INSERT times - same storage space but more fields -> much slower inserts

From: Craig Ringer <craig(at)postnewspapers(dot)com(dot)au>
To: "pgsql-performance(at)postgresql(dot)org" <pgsql-performance(at)postgresql(dot)org>
Subject: INSERT times - same storage space but more fields -> much slower inserts
Date: 2009-04-14 07:54:40
Message-ID: 49E44140.1060907@postnewspapers.com.au
Views: Raw Message | Whole Thread | Download mbox | Resend email
Thread:
Lists: pgsql-performance

Hi

I've been doing some testing for the Bacula project, which uses
PostgreSQL as one of the databases in which it stores backup catalogs.

Insert times are critical in this environment, as the app may insert
millions of records a day.

I've been evaluating a schema change for Bacula that takes a field
that's currently stored as a gruesome-to-work-with base64-encoded
representation of a binary blob, and expands it into a set of integer
fields that can be searched, indexed, etc.

LISTING ::
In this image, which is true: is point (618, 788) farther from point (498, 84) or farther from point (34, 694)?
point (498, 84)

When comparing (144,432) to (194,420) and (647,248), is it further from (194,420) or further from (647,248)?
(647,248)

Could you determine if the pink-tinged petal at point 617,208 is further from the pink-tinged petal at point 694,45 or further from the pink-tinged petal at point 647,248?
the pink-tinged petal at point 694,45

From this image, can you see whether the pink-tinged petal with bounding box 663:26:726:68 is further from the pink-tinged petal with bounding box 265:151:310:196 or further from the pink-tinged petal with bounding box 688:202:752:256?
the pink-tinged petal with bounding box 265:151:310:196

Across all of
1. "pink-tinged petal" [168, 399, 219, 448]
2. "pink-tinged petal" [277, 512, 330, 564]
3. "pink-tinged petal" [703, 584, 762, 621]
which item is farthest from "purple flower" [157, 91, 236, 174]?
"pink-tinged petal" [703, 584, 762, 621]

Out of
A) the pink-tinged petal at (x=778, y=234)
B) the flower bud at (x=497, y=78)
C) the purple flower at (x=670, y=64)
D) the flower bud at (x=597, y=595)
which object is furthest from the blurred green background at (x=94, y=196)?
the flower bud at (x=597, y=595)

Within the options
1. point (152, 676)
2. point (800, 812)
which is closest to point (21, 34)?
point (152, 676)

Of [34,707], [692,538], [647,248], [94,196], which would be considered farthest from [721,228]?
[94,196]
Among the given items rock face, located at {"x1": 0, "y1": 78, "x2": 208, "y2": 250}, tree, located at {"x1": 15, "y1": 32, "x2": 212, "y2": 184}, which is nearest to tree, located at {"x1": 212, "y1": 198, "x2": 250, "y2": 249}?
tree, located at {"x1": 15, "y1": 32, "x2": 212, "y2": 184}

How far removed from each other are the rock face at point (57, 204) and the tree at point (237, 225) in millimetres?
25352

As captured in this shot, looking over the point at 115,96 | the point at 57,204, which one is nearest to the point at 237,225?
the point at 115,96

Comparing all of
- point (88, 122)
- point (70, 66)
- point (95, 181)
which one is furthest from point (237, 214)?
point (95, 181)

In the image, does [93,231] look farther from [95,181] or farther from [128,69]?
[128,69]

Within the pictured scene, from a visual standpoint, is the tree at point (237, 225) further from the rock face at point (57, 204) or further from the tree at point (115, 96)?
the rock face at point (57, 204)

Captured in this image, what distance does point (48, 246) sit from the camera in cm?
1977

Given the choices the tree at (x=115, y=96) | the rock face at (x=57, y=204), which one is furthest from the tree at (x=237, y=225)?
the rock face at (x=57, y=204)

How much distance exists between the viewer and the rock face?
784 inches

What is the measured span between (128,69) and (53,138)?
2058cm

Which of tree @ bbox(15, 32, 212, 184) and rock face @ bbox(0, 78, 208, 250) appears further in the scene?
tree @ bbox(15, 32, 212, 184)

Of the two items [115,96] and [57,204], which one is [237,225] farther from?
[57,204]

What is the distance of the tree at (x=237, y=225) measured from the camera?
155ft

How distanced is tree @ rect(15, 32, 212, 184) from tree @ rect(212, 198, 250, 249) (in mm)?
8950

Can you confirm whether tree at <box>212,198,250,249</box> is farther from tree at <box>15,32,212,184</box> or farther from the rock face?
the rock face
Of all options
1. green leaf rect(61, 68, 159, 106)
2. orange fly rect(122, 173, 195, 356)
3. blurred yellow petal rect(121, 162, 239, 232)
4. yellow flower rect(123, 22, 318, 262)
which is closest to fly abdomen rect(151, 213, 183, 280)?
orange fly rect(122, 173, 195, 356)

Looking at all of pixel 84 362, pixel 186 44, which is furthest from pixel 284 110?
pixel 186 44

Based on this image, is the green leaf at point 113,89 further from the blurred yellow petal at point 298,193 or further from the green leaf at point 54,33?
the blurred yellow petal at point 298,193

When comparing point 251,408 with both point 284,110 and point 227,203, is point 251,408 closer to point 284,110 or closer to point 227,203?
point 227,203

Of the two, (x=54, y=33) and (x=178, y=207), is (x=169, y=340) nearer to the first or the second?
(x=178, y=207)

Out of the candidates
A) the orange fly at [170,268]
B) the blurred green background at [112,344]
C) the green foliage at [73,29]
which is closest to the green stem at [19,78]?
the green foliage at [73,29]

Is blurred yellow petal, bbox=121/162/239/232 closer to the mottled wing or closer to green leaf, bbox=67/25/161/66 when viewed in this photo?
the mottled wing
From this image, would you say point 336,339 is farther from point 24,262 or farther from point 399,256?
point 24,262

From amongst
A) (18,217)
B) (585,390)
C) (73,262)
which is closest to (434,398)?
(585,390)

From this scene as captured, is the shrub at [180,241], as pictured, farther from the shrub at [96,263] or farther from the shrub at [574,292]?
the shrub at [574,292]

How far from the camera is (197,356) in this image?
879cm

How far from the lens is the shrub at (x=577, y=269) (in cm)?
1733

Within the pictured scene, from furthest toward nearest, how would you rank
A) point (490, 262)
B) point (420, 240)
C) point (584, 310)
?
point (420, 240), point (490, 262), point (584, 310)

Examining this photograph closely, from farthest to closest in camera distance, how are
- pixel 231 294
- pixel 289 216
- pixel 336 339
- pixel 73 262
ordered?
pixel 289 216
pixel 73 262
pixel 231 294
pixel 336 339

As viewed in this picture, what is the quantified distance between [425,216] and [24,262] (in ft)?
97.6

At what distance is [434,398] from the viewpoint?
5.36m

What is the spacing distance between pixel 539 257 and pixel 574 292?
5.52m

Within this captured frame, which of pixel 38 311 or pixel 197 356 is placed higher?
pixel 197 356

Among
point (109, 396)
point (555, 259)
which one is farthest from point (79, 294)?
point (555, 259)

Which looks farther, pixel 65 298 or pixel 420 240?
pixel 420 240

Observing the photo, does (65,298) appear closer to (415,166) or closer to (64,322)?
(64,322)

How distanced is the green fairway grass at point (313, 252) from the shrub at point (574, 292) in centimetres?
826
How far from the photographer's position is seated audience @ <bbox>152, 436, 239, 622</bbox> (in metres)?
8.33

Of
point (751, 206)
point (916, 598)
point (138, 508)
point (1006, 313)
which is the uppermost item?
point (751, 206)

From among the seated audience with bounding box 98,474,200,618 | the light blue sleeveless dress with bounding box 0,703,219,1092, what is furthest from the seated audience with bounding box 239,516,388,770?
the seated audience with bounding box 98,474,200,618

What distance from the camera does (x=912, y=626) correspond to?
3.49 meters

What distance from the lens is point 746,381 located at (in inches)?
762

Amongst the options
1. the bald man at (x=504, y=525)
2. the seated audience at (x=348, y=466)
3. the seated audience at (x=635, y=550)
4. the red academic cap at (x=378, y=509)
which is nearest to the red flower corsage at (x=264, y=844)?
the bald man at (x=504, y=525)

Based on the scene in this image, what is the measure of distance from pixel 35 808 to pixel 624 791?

CHALLENGE 1 :: List each option named on the "Views:" line of the mailing-list message on insert times.
CHALLENGE 2 :: According to the message on insert times, how is the field that the proposed Bacula schema change would expand currently stored?

COMPLETE RESPONSE 1 ::
Raw Message
Whole Thread
Download mbox
Resend email

COMPLETE RESPONSE 2 :: As a base64-encoded representation of a binary blob.